By Antonia Dumas, Associate at XPAN Law Group LLC
A data breach equates to data security and privacy compliance targets. The easiest way for regulators or authorities to make a business a target for enforcement is a data breach (see our previous blog post about data breaches bringing you in front of regulatory eye). A breach automatically highlights a business’ security vulnerabilities and potential non-compliance with security and privacy regulations. A business’ reaction and transparency with consumers about a breach also triggers potential violations of law, including data breach notification laws.
It is more important than ever to prepare for a potential breach now that some states have strengthened Attorney General data privacy enforcement authority and created data subject rights for consumers to file suits against businesses on their own. (See our recent blog post and video regarding Attorney General enforcement).
Most recently, AG enforcement in California as of July 1st has been a top concern for businesses (see XPAN’s step-by-step CCPA guide). But it is not just the CA that poses increased risk of AG enforcement and/or consumer lawsuits because other states have passed data privacy laws and/or task forces (e.g., Nevada, Maine, etc.) or have data privacy laws in review (e.g., Maryland, Hawaii, etc.). Note, many other states across the country have introduced data privacy laws as well.
Big Name Breaches in 2020
A side effect of Covid-19 has been the increased vulnerability of companies to data breaches. A higher risk of data breaches has resulted due to the shift of entire workforces transitioning to a remote work environment and an increase of reliance on tools and applications for business operations and video communication (e.g., Zoom).
Here is a list of some breaches of big name companies and brands which have already occurred in 2020:
- Minted – May database breach of customer personal information of 5 million customers which has led to a CCPA class action lawsuit (see Minted breach update)
- Home Chef – May breach of personal information of 8 million customers (see Home Chef incident information)
- Carnival Cruise Lines (including Princess Cruises and Holland America) – breach between April and July (but detected in March) affecting unknown number of employees and guests affected but potential personal, financial and health-related information breached
- Bank of America – April breach affecting a “small number” of Paycheck Protection Program applicants of business information
- Zoom – April breach resulting in sale of user account data of over 500k user accounts and zoom “bombers”

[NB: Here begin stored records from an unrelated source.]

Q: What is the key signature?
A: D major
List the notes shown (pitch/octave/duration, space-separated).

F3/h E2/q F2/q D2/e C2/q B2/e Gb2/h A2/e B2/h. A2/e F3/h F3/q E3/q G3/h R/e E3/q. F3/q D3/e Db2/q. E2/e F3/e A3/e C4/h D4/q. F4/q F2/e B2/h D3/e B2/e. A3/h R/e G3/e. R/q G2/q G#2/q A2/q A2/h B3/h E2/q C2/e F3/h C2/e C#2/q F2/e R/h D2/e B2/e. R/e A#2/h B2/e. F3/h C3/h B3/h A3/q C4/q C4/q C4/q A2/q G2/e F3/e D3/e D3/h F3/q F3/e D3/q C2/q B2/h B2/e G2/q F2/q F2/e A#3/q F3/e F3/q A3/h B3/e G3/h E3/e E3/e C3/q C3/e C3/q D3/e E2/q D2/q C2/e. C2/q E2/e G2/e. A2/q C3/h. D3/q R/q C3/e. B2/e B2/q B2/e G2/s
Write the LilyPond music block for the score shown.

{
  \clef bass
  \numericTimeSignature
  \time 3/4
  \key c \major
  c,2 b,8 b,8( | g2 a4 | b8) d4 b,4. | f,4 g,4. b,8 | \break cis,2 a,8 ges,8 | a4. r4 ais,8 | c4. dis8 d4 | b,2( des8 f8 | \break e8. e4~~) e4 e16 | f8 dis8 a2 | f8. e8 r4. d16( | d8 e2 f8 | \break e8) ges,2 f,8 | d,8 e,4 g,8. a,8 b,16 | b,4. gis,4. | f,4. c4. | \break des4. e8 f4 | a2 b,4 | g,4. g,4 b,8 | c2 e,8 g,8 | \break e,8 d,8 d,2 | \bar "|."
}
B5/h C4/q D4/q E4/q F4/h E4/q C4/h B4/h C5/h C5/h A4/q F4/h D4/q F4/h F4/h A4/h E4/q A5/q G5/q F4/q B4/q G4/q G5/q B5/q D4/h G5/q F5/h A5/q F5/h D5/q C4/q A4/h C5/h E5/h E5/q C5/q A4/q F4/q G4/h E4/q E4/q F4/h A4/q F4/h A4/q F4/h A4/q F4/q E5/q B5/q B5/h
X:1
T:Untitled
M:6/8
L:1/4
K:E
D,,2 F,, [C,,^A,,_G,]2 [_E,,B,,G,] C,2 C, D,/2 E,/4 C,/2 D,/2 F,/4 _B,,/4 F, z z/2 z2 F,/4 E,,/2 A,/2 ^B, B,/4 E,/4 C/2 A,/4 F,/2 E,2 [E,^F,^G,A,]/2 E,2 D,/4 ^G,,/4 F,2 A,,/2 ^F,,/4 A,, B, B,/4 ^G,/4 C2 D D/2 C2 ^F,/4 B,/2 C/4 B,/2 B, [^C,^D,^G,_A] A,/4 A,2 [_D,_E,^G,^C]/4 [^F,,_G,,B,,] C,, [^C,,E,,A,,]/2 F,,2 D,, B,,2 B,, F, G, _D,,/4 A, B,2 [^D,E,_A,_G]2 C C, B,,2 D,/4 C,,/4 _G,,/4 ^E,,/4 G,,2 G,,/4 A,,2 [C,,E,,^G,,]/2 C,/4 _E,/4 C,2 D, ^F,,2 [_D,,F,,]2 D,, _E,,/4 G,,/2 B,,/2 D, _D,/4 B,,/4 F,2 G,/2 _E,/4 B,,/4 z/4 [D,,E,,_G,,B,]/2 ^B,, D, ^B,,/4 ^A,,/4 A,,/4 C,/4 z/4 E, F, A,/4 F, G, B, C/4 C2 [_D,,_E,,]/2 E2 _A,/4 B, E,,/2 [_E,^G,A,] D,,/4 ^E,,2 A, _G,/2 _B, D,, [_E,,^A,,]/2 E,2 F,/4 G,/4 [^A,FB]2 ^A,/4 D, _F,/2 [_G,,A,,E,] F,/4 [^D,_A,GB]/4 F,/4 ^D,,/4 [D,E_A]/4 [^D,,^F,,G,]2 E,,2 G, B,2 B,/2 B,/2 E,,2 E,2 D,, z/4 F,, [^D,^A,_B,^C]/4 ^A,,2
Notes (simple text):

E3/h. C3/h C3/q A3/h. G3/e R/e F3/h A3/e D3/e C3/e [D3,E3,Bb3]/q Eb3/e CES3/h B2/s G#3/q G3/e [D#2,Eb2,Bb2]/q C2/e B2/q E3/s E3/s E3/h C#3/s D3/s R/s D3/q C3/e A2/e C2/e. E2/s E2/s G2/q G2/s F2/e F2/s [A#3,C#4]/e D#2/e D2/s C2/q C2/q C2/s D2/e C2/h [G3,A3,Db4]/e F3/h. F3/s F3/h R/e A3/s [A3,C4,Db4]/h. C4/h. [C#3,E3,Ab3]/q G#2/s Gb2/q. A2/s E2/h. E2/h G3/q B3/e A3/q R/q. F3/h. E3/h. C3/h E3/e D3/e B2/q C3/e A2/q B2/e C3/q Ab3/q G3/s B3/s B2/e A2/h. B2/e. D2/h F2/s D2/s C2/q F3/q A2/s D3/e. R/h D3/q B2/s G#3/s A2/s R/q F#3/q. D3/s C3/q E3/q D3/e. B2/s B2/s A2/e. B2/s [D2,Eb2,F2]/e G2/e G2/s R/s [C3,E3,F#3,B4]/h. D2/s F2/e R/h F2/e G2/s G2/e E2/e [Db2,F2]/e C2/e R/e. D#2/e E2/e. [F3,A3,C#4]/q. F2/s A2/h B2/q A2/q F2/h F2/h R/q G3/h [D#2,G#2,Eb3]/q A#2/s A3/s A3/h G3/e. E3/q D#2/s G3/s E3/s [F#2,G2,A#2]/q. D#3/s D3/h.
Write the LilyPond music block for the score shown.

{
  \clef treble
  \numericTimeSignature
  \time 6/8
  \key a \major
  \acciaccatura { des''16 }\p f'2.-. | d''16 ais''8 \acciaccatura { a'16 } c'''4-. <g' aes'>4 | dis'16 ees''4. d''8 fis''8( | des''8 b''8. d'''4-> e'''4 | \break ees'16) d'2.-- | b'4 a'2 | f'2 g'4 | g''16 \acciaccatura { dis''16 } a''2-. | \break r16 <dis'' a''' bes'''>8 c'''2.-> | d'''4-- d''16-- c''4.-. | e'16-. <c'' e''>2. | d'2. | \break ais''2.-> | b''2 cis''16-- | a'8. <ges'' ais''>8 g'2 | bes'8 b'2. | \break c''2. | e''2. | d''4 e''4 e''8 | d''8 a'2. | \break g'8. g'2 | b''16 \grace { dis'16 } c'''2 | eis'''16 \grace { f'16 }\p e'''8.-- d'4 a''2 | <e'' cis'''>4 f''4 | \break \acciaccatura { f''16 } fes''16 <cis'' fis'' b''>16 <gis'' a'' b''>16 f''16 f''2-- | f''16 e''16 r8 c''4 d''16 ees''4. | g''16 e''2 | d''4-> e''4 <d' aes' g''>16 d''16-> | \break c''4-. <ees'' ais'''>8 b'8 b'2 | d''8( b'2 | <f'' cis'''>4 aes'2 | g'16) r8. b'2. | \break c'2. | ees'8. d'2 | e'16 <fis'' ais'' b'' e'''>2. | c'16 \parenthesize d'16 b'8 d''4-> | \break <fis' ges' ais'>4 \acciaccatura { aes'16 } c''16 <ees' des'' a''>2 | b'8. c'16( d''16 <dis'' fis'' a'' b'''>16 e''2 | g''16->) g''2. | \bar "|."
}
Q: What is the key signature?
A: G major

- T-Mobile – March breach of employee email accounts including employee and some customer information (see T-Mobile’s notice)
- Marriott – breach occurring between January and February of personal information of potentially 5 Million worldwide customers (See Marriott news update)
Other 2020 Breaches and Ransomware Attacks
In 2020 and the era of Covid-19 there has been an increased number of breaches as a result of viruses and phishing (including ransomware attacks).
Here is a list of some other breaches and ransomware attacks that have affected companies of all sizes:
- Maze ransomware attacks on LG, Xerox and MaxLiner
- Breaches affecting social media (e.g., Twitter), social media marketing firm, and dating apps
- Breaches affecting cloud platforms (e.g., Oracle’s BlueKai) and online entertainment businesses
- Breaches affecting remote learning platforms (e.g., OneClass)
- Database breaches leading to sale on dark web forums
Data Security and Privacy Proactive Measures
In this modern day, it appears that a potential data breach or unauthorized disclosure of personal data is a question of when and not if. So, for all businesses it is important to take steps to prepare for a breach and any resulting enforcement measures or lawsuits.
In general, “cyber distancing” (i.e., keeping distance from potential vulnerabilities – suspicious requests, unknown contacts, unsolicited information, etc.) and proactive measures to prepare for a potential breach or unauthorized disclosure of data is key.
Key Steps To Prepare Yourself For When You Experience a Breach
Here are some key steps to prepare for a potential breach and enforcement:
- Take steps to be compliance with potentially applicable data security and data privacy regulations.
- Ensuring your employees are trained and maintain security awareness to meet regulatory training requirements (e.g., CCPA training requirements).
- Take steps to protect your systems from a breach and prevent unauthorized disclosure of personal data.
- Be prepared to respond and resolve to a data breach (including data breach response and notification plans).
- Get ahead of an investigation from a regulatory authority or a consumer (i.e., data subject) action by taking steps to maintaining compliance.
Our team at XPAN is prepared to help your business to prepare for potential breaches and address cyber and privacy liability. And, remember, luck favors the prepared!
* * * * * *
Nothing contained in this blog should be construed as creating an attorney-client relationship or providing legal advice of any kind. If you have a legal issue regarding cybersecurity, domestic or international data privacy, or electronic discovery, you should consult a licensed attorney in your jurisdiction.